Approaching a large rapids which flowed through a narrow chute, adorned with large gray boulders on each side, Dave informed us that there are four ways to successfully navigate through the rocks and waves. He opted to run down the right side, through a narrow gap which lay between a large boulder and a six to eight foot standing wave, further out in the river. Entering the torrent, our guide misjudged the water and the raft ended up hitting the right side of the wave. Quicker than you can think, the left side of the boat rolled up vertical, then turned upside down. I was on the left side and was pitched into the water, landing about 15 feet from the raft.
As I was trying to claw my way back to the surface, a scene of drama was unfolding back on the boat. When the raft flipped, Sandy had her right foot wedged in the raft and was hung up under the boat. As soon as the guide went in, he managed to grab the raft and flip it over again - and Sandy went with it. Then, the boat hit another wave and was flipped over once more. As the raft went upside down the second time, Sandy’s leg was ripped free, but her ankle was severely injured and she surfaced under the overturned raft.
While all this was going on, we were being swept downstream at about 10 mph. I was bouncing off submerged rocks as I swam back to the side of the raft. Hanging onto the rope along the side, I started pulling myself around the raft, desperately searching for the other rafters. While I was moving around the side towards the center of the river, Sandy was inching her way out from under the raft and I never saw her. Thinking she might have been swept downstream, Dave and I started swimming the raft towards the bank. After kicking away from a large pile of logs and sticks along the bank, we finally reached some calmer water and I managed to haul the raft into the shore.
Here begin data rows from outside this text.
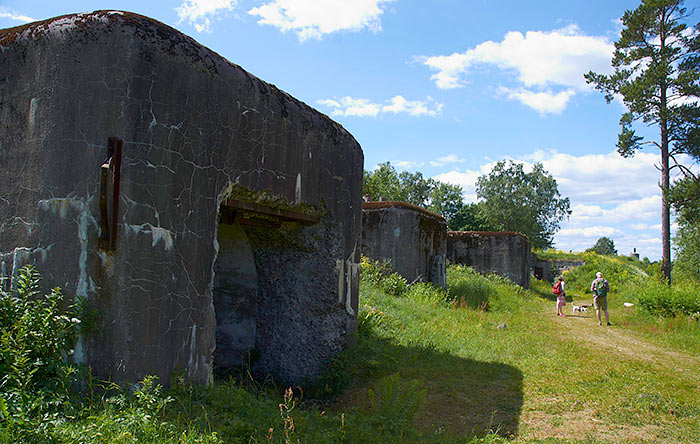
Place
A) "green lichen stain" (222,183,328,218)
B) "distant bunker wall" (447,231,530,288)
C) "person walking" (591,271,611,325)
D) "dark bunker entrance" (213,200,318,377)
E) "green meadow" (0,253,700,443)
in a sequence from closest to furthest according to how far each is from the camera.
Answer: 1. "green meadow" (0,253,700,443)
2. "green lichen stain" (222,183,328,218)
3. "dark bunker entrance" (213,200,318,377)
4. "person walking" (591,271,611,325)
5. "distant bunker wall" (447,231,530,288)

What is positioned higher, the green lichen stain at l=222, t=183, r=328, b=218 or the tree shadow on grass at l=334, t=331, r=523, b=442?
the green lichen stain at l=222, t=183, r=328, b=218

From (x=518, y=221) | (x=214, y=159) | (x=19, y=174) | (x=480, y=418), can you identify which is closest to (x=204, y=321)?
(x=214, y=159)

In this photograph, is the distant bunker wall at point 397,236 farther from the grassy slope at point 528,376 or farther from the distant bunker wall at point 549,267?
the distant bunker wall at point 549,267

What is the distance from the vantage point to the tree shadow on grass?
16.8 feet

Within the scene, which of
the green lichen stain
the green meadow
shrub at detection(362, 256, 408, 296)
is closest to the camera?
the green meadow

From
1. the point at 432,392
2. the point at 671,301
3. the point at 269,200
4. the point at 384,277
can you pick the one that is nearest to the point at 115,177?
the point at 269,200

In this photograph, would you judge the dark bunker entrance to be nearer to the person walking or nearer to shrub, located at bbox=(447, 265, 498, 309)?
shrub, located at bbox=(447, 265, 498, 309)

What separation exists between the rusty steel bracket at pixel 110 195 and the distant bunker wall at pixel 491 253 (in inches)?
689

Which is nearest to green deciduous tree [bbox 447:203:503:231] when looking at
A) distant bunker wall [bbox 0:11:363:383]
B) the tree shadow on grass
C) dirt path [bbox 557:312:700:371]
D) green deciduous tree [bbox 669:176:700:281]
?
green deciduous tree [bbox 669:176:700:281]

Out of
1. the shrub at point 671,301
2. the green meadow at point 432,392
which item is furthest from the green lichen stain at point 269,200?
the shrub at point 671,301

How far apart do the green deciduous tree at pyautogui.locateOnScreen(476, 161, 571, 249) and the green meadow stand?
31.1m

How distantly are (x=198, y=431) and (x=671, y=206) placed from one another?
18.5m

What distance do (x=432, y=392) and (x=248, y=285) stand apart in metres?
2.60

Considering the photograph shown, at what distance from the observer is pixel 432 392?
603 cm
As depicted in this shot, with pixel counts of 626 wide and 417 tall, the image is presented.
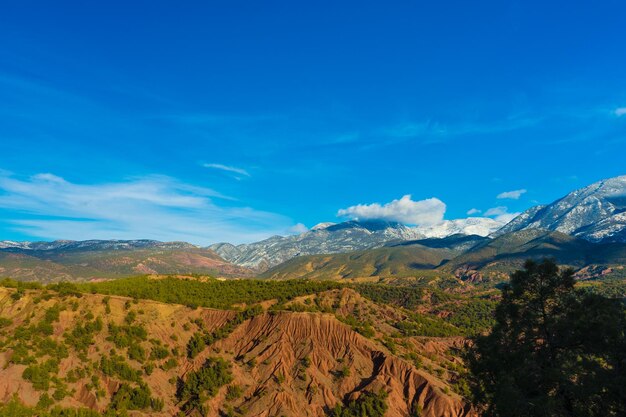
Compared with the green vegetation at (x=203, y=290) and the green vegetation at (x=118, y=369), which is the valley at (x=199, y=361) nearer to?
the green vegetation at (x=118, y=369)

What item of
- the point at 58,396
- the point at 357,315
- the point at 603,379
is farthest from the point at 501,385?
the point at 357,315

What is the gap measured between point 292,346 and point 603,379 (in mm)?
52488

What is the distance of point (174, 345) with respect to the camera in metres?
70.9

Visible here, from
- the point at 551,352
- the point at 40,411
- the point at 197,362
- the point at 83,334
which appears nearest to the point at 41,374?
the point at 40,411

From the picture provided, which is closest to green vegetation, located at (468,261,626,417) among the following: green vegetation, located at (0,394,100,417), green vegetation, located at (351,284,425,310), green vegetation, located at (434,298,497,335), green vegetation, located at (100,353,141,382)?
green vegetation, located at (0,394,100,417)

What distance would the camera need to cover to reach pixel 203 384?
62.5m

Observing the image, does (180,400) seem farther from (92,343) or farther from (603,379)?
(603,379)

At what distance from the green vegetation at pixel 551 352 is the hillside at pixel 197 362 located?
3125 centimetres

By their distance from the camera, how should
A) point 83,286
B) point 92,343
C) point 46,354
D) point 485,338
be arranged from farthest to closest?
point 83,286
point 92,343
point 46,354
point 485,338

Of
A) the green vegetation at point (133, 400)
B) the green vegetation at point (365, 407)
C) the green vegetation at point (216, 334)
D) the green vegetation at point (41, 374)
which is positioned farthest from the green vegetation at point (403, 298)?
the green vegetation at point (41, 374)

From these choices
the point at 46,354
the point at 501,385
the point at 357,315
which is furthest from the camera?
the point at 357,315

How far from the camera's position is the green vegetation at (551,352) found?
2506 centimetres

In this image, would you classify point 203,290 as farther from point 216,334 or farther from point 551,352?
point 551,352

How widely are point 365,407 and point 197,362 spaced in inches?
1136
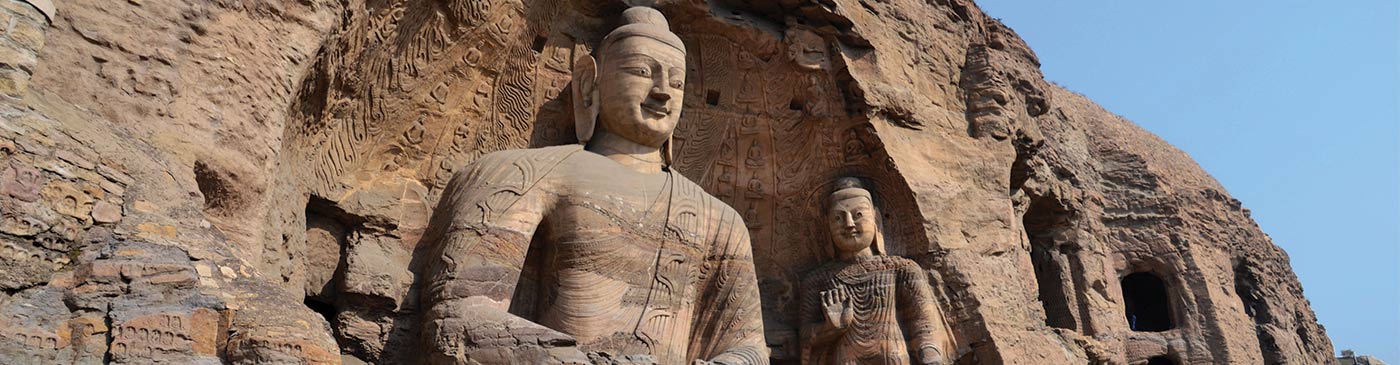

It wasn’t until I felt the bottom under my feet that I was relieved to see Sandy emerge around the downstream side of the raft. She was hyperventilating, banged, bruised and could put no weight on her right ankle, but she was alive.
All the rafters were accounted for except for the lady in the front. Dave ran downstream looking for her, while I went upstream. Our guide found her a couple of hundred yards down the river. As we were climbing onto the road, a Bighorn Sheep ewe jumped up right at our feet and ran off - what next?